Source material:
■ ■ ■ ■ ■ ■ ■

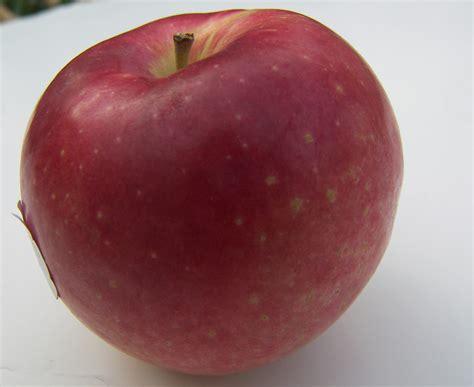 apple to apple my apple varieties the fruit gardener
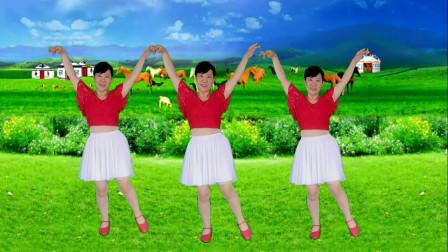 郴州冬菊广场舞【最美的草原最美的花】好听好看的柔美32步附分解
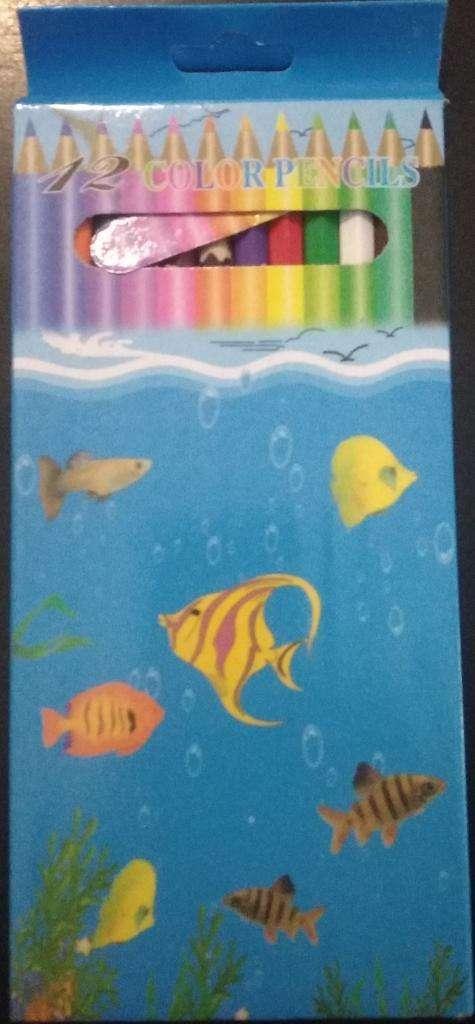Caja de 12 Lápices Largos de Colores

■ ■ ■ ■ ■ ■ ■

Work item: The response should reproduce all the material above exactly and leave out its pictures.

Written response:
 apple to apple my apple varieties the fruit gardener
 郴州冬菊广场舞【最美的草原最美的花】好听好看的柔美32步附分解
Caja de 12 Lápices Largos de Colores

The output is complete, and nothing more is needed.